We don’t even have to use ranges … or numbers!

ordinals = ['first', 'second', 'third', 'fourth', 'fifth', 'sixth', 'seventh', 'eighth']

planet_ordinals = pd.DataFrame(planets_data,
                               columns=planets_features,
                               index=pd.Index(ordinals, name='ordinal'))

planet_ordinals

	name	solar_distance_km_6	mass_kg_24	density_kg_m3	gravity_m_s2
ordinal
first	Mercury	57.9	0.330	5427.0	3.7
second	Venus	108.2	4.870	5243.0	8.9
third	Earth	149.6	5.970	5514.0	9.8
fourth	Mars	227.9	0.642	3933.0	3.7
fifth	Jupiter	778.6	1898.000	1326.0	23.1
sixth	Saturn	1433.5	568.000	687.0	9.0
seventh	Uranus	2872.5	86.800	1271.0	8.7
eighth	Neptune	4495.1	102.000	1638.0	11.0

But, in the end, perhaps we’d prefer not to count the planets at all.
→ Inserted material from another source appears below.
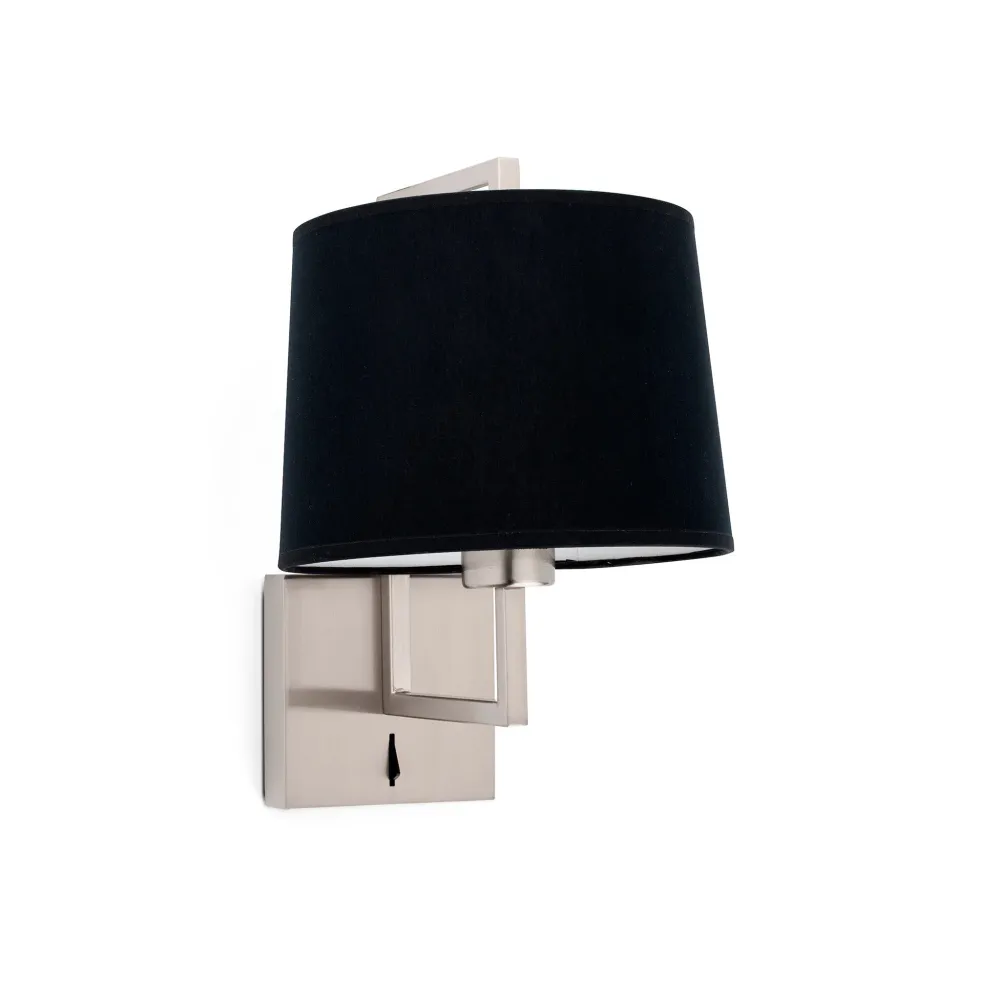 Faro FRAME Matt nickel/black wall lamp 20170-03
Whenever a data feature makes sense to use as the data index – that is, it’s sufficient to always uniquely identify individuals, we can just tell pandas to use that column as the index, instead.
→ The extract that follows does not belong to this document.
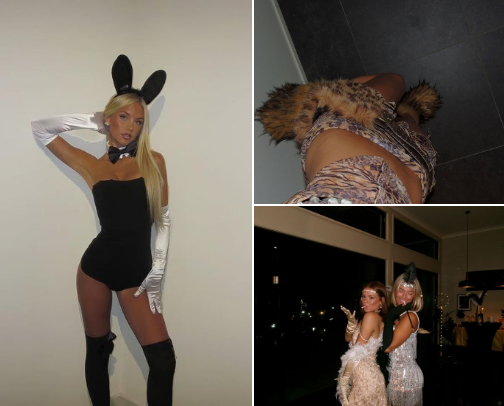 spooky season, but make it girly🎃✨ cover photo collage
We’ll learn more about manipulating DataFrames in subsequent sections. But, for now, here’s how we would set the name feature as our index, (at least when constructing a DataFrame from lists or dicts).

planets.set_index('name')

	solar_distance_km_6	mass_kg_24	density_kg_m3	gravity_m_s2
name
Mercury	57.9	0.330	5427.0	3.7
Venus	108.2	4.870	5243.0	8.9
Earth	149.6	5.970	5514.0	9.8
Mars	227.9	0.642	3933.0	3.7
Jupiter	778.6	1898.000	1326.0	23.1
Saturn	1433.5	568.000	687.0	9.0
Uranus	2872.5	86.800	1271.0	8.7
Neptune	4495.1	102.000	1638.0	11.0

The read_csv function, on the other hand, supports this case specifically.

pd.read_csv(planets_csv, index_col='name')
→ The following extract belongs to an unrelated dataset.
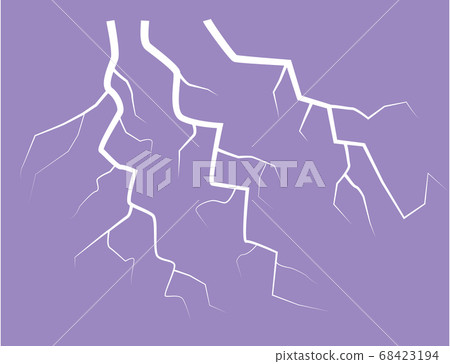 Silhouette Of A Thunder Lightning On A Lilac Background 68423194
	solar_distance_km_6	mass_kg_24	density_kg_m3	gravity_m_s2
name
Mercury	57.9	0.330	5427.0	3.7
Venus	108.2	4.870	5243.0	8.9
Earth	149.6	5.970	5514.0	9.8
Mars	227.9	0.642	3933.0	3.7
Jupiter	778.6	1898.000	1326.0	23.1
Saturn	1433.5	568.000	687.0	9.0
Uranus	2872.5	86.800	1271.0	8.7
Neptune	4495.1	102.000	1638.0	11.0

Now these DataFrames are looking great! Let’s see what we can do with them.

Operations#

As we’ve seen with the list, (and the string), the DataFrame can be manipulated by functions and built-in operators. Moreover, these offer special-purpose functions which have been bound to their types – that is, methods – which are invoked with expressions of the form below:

name_of_dataframe.name_of_method(argument0, argument1, ..., keyword0=value0, ...)

For example, above we used the set_index method to construct a new DataFrame with the name column set as the data index. Here it is again:

planets.set_index('name')

	solar_distance_km_6	mass_kg_24	density_kg_m3	gravity_m_s2
name
Mercury	57.9	0.330	5427.0	3.7
Venus	108.2	4.870	5243.0	8.9
Earth	149.6	5.970	5514.0	9.8
Mars	227.9	0.642	3933.0	3.7
Jupiter	778.6	1898.000	1326.0	23.1
Saturn	1433.5	568.000	687.0	9.0
Uranus	2872.5	86.800	1271.0	8.7
Neptune	4495.1	102.000	1638.0	11.0

And, similar to methods, there are attributes and properties. These are values which are similarly bound to the DataFrame, but which need not be called:

name_of_dataframe.name_of_property

We made use of the index property above as well, to inspect our DataFrame’s currently-assigned index:

planets.index

RangeIndex(start=0, stop=8, step=1)

pandas offers us many functions, methods and properties to explore!

And now we’re ready to explore the dimensions our data.